WASHINGTON, March 31 (UPI) -- U.S. lawmakers say the Fukushima Daiichi plant disaster highlights a problem existing since the dawn of the nuclear age -- what to do with used nuclear fuel.

Present practice calls for storing spent fuel rods, which can no longer effectively sustain a chain reaction, in large pools of water, allowing it to slowly cool and preventing the release of radiation, CNN reported Thursday.

But the Japan disaster, where two of the six spent fuel pools at the Fukushima facility were damaged, raises questions about safety at 104 U.S. nuclear reactors which rely on a combination of pools and dry casks to store used fuel.

"I truly believe we must re-think how we manage spent fuel," Sen. Dianne Feinstein, D-Calif., said at a Senate appropriations subcommittee hearing Wednesday.

In California, she said, fuel removed from reactors as long ago as 1984 is still being held in spent-fuel pools, well beyond the minimum five to seven years required by federal regulators.

"It's hard to understand why the Nuclear Regulatory Commission has not mandated a more rapid transfer of spent fuel to dry casks," Feinstein said.

The NRC said there is no maximum time fuel can remain in spent fuel pools.

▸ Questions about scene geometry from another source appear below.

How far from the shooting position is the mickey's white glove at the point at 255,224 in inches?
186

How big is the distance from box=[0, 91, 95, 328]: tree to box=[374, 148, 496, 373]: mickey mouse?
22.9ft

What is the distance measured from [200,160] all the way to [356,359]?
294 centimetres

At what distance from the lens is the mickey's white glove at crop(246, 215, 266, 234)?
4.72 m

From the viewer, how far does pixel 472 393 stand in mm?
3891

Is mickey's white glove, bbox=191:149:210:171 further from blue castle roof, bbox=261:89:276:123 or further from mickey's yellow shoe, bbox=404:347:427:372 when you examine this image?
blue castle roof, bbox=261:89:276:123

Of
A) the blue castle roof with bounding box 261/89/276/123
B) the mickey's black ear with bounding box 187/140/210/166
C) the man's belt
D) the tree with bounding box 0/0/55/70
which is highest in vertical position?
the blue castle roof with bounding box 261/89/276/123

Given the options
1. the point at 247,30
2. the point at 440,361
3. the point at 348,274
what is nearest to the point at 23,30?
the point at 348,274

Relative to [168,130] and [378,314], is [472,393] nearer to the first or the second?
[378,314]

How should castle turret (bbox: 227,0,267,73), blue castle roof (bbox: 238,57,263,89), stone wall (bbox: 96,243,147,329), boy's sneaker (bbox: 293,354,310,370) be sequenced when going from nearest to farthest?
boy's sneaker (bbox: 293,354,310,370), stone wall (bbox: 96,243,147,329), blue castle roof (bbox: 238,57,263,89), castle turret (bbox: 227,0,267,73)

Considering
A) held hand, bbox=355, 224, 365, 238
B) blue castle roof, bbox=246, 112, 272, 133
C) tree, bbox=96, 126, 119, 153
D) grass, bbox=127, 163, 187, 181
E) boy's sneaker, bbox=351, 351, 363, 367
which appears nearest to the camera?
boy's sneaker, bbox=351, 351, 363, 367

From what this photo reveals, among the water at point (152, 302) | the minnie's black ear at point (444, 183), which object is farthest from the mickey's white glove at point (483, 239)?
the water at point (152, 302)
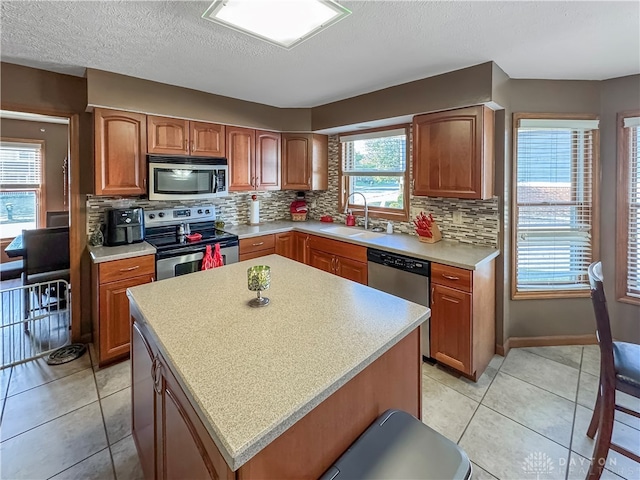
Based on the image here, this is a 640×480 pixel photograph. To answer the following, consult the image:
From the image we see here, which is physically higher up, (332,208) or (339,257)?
(332,208)

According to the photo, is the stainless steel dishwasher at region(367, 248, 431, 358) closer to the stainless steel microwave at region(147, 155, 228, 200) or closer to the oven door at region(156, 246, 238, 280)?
the oven door at region(156, 246, 238, 280)

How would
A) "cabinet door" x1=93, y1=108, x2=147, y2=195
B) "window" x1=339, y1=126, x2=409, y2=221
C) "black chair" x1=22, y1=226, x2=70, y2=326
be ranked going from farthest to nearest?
"window" x1=339, y1=126, x2=409, y2=221, "black chair" x1=22, y1=226, x2=70, y2=326, "cabinet door" x1=93, y1=108, x2=147, y2=195

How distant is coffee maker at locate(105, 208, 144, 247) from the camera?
2879mm

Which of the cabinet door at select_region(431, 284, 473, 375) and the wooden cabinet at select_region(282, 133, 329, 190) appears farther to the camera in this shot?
the wooden cabinet at select_region(282, 133, 329, 190)

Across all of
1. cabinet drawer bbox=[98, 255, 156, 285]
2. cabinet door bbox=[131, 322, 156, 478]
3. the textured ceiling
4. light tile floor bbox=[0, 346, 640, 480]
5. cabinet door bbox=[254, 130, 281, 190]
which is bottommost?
light tile floor bbox=[0, 346, 640, 480]

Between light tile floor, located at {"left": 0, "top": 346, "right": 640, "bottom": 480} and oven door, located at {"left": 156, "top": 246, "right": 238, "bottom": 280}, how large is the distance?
825 mm

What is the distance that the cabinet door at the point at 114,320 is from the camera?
2594 millimetres

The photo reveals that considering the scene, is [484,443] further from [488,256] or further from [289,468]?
[289,468]

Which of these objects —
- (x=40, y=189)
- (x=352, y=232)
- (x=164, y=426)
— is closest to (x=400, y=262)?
(x=352, y=232)

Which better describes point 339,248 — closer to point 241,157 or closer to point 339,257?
point 339,257

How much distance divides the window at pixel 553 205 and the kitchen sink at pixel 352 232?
131 centimetres

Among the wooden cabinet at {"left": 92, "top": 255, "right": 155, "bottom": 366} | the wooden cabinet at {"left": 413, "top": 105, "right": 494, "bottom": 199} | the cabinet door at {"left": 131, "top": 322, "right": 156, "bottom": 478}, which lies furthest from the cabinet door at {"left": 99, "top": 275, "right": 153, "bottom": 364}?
the wooden cabinet at {"left": 413, "top": 105, "right": 494, "bottom": 199}

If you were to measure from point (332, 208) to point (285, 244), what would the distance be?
85cm

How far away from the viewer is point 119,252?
267 cm
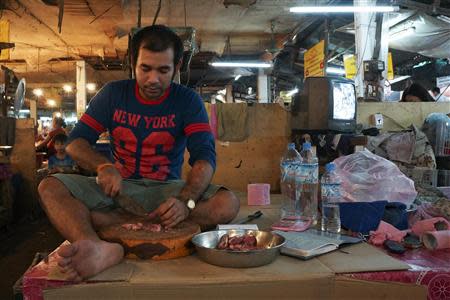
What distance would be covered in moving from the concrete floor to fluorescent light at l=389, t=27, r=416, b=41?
7.46 meters

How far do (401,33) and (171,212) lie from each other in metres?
7.88

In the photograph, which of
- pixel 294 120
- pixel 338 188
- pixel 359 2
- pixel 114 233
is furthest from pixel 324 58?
pixel 114 233

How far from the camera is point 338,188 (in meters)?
2.70

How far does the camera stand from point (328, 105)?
4398 mm

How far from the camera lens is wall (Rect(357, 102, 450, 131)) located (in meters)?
5.45

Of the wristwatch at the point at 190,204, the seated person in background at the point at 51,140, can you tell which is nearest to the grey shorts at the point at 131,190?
the wristwatch at the point at 190,204

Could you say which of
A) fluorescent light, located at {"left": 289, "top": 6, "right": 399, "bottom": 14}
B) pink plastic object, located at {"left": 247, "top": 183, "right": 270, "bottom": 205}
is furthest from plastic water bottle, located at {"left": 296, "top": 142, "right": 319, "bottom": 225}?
fluorescent light, located at {"left": 289, "top": 6, "right": 399, "bottom": 14}

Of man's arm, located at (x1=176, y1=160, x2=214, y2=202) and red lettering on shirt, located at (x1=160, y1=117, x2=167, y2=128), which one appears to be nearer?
man's arm, located at (x1=176, y1=160, x2=214, y2=202)

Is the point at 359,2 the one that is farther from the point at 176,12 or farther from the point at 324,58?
the point at 176,12

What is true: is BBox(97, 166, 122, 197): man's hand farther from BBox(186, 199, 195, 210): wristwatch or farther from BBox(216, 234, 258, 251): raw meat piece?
BBox(216, 234, 258, 251): raw meat piece

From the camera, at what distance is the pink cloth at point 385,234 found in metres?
2.37

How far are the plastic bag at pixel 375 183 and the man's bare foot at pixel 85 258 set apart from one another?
166 cm

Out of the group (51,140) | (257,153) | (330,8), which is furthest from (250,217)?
(51,140)

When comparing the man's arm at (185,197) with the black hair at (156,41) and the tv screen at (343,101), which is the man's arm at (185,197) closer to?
the black hair at (156,41)
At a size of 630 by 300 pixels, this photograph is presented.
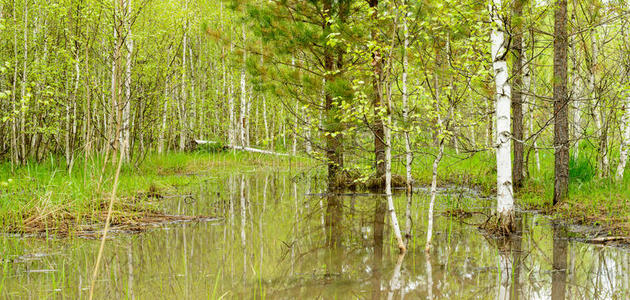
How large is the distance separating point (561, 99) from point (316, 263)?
15.5 feet

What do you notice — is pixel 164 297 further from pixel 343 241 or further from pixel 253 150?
pixel 253 150

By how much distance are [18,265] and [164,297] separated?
192 cm

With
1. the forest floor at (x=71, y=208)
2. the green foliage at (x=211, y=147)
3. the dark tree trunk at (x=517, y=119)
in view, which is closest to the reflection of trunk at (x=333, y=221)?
A: the forest floor at (x=71, y=208)

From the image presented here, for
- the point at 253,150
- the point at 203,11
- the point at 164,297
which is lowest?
the point at 164,297

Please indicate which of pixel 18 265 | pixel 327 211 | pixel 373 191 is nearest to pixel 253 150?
pixel 373 191

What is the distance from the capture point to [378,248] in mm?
5742

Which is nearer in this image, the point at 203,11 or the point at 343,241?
the point at 343,241

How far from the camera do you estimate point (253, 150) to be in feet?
66.4

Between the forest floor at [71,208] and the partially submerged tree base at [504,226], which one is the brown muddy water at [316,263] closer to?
the partially submerged tree base at [504,226]

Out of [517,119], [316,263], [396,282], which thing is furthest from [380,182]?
[396,282]

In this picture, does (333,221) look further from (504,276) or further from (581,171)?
(581,171)

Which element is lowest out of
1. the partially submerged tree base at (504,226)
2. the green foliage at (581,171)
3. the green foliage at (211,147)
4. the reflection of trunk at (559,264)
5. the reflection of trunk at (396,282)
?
the reflection of trunk at (396,282)

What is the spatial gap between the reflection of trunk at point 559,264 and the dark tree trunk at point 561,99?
119 centimetres

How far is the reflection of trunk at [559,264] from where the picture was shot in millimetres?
4094
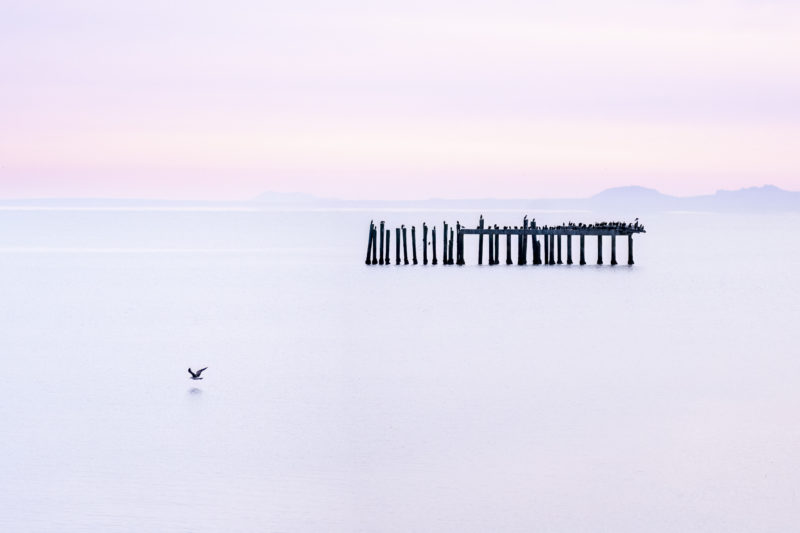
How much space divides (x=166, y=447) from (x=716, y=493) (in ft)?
23.6

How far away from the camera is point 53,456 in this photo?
1661 cm

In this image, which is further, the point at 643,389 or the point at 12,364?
the point at 12,364

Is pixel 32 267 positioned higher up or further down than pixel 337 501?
higher up

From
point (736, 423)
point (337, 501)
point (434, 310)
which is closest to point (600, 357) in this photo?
point (736, 423)

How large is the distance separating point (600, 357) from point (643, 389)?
4.24m

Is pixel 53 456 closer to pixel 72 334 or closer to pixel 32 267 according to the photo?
pixel 72 334

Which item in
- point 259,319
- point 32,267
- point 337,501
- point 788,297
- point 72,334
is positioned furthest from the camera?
point 32,267

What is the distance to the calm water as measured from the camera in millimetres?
14086

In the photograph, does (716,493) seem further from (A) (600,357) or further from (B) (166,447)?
(A) (600,357)

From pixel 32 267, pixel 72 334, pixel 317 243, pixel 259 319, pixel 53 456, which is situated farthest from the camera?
pixel 317 243

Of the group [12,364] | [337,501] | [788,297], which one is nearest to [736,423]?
[337,501]

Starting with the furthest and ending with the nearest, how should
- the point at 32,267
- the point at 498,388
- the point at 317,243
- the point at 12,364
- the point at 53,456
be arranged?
the point at 317,243, the point at 32,267, the point at 12,364, the point at 498,388, the point at 53,456

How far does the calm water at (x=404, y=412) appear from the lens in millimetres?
14086

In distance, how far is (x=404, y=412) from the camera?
779 inches
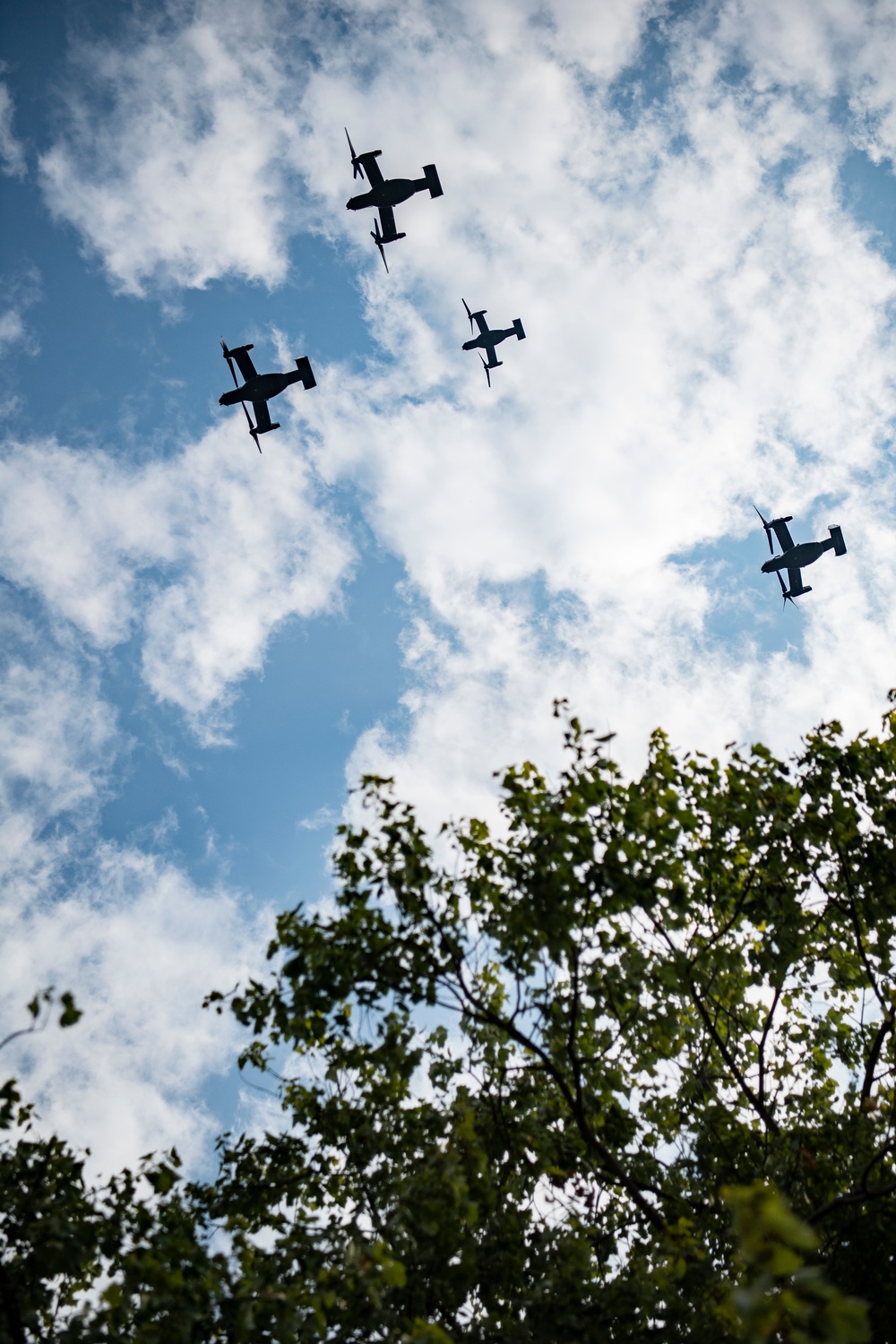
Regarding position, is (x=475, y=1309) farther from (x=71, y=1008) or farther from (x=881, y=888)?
(x=881, y=888)

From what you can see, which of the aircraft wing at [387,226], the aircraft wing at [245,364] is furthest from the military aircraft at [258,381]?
the aircraft wing at [387,226]

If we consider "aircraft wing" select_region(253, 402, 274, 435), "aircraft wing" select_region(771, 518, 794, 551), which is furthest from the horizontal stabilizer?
"aircraft wing" select_region(771, 518, 794, 551)

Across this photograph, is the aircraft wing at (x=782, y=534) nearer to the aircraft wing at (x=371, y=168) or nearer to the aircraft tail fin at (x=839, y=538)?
the aircraft tail fin at (x=839, y=538)

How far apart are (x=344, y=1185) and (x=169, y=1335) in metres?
3.94

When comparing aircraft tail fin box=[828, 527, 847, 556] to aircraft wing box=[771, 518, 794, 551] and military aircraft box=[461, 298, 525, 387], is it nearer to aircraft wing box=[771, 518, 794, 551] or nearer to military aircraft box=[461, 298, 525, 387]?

Industry critics say that as a result nuclear plants have made spent fuel pools the de facto method of storing fuel, crowding the pools with dangerous levels of the still-radioactive material.

"At many sites there is nearly 10 times as much irradiated fuel in spent fuel pools as in the reactor core," David Lochbaum, a nuclear physicist with the Union of Concerned Scientists, said. "The spent fuel pools are not housed in robust concrete containment structures designed to protect the public from the radioactivity they contain."

As of January 2010, an estimated 69,000 metric tons of spent fuel was in storage at U.S. power plants or storage facilities, the NRC said.